• [WRITTEN TASK 1]
From the passage on zero-trust network security, return the text starting at "In the past, network" and ending at "broader zero-trust framework.".
• [WRITTEN TASK 2]
According to the passage on zero-trust network security, what does a broader zero-trust framework augment or replace?

• [PASSAGE TO READ]
_ _ _ _ _ _ _
In the past, network security methodologies traditionally assumed that if you had a key to the front door, you also had broader access to the services and content within. This approach is no longer sufficient to protect against both authorized and unauthorized access. As the boundary of a network becomes more geo-dispersed and integrated with more sources of information, a more sophisticated, multi-dimensional approach is warranted—one that augments or replaces legacy firewalls with a broader zero-trust framework.

Rather than lending the “keys to the kingdom” to a credentialed user at the perimeter, a zero-trust framework introduces a collection of tools and behavioral surveillance that work in unison to create multiple layers of access validation. With the use of advanced AI/ML capabilities, network users are now “known” by the network by much more than their credentials for access. By design, AI/ML continuously “learns” user behaviors and establishes norms based on those learned behaviors. Organizations can pair AI/ML models with established access policies to challenge user access based on behavior that deviates from those norms.
_ _ _ _ _ _ _
• [DATA PROVIDED]
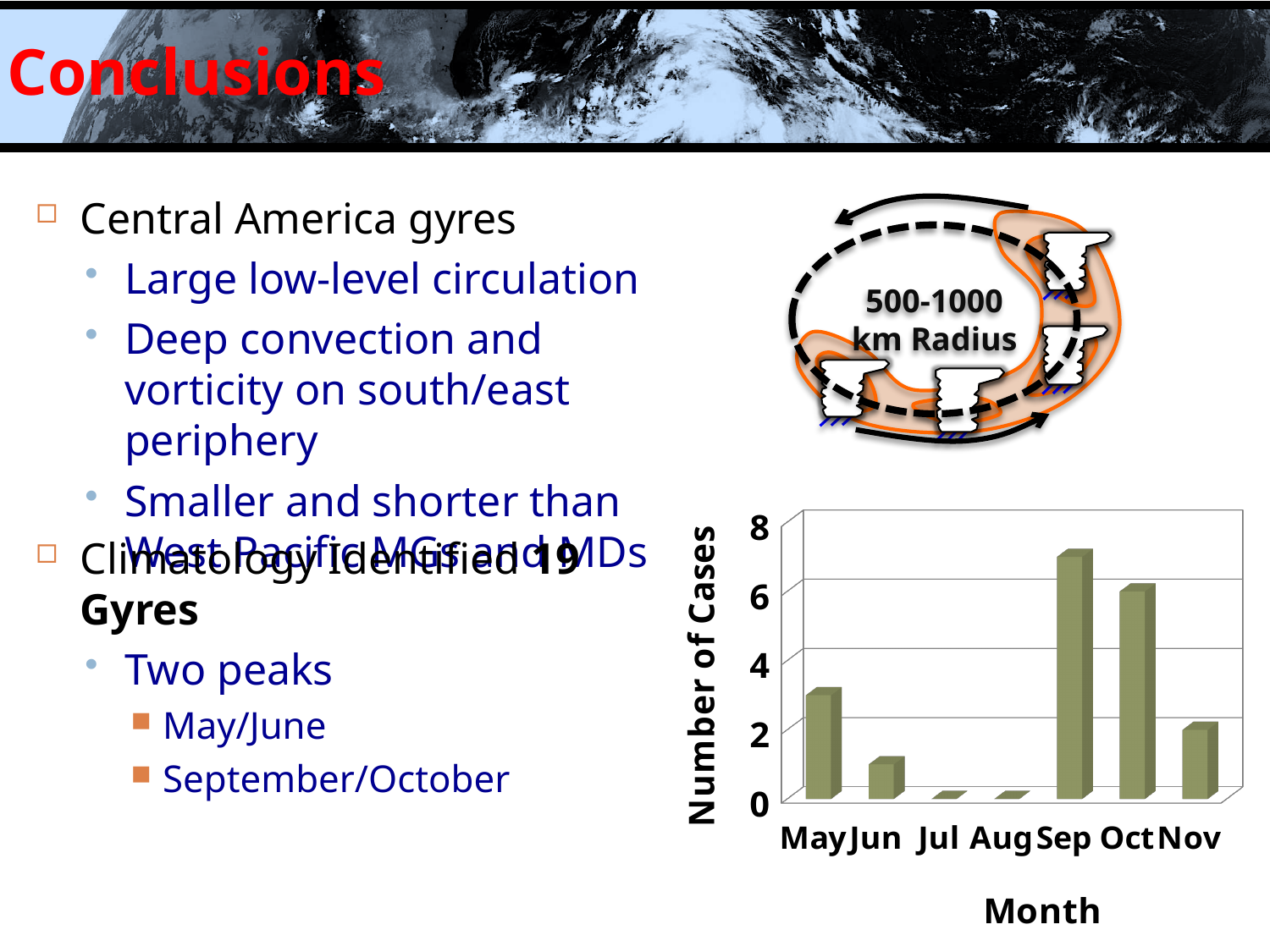
What is the number of cases for Oct? 6 What is the difference in number of cases between Oct and Nov? 4 How many months are shown on the x axis of the chart? 7 Which month has the highest number of cases? Sep Is the number of cases for Sep greater or less than 6? greater What is the number of cases for Nov? 2 What kind of chart is shown on the slide? bar chart What is the number of cases for Jul? 0 What is the label of the y axis of the chart? Number of Cases Is the number of cases for May greater or less than 2? greater Is the number of cases for Jun greater or less than 2? less Which month has more cases, Sep or May? Sep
_ _ _ _ _ _ _
• [EXERCISE RESPONSE 1]
In the past, network security methodologies traditionally assumed that if you had a key to the front door, you also had broader access to the services and content within. This approach is no longer sufficient to protect against both authorized and unauthorized access. As the boundary of a network becomes more geo-dispersed and integrated with more sources of information, a more sophisticated, multi-dimensional approach is warranted—one that augments or replaces legacy firewalls with a broader zero-trust framework.

• [EXERCISE RESPONSE 2]
Legacy firewalls.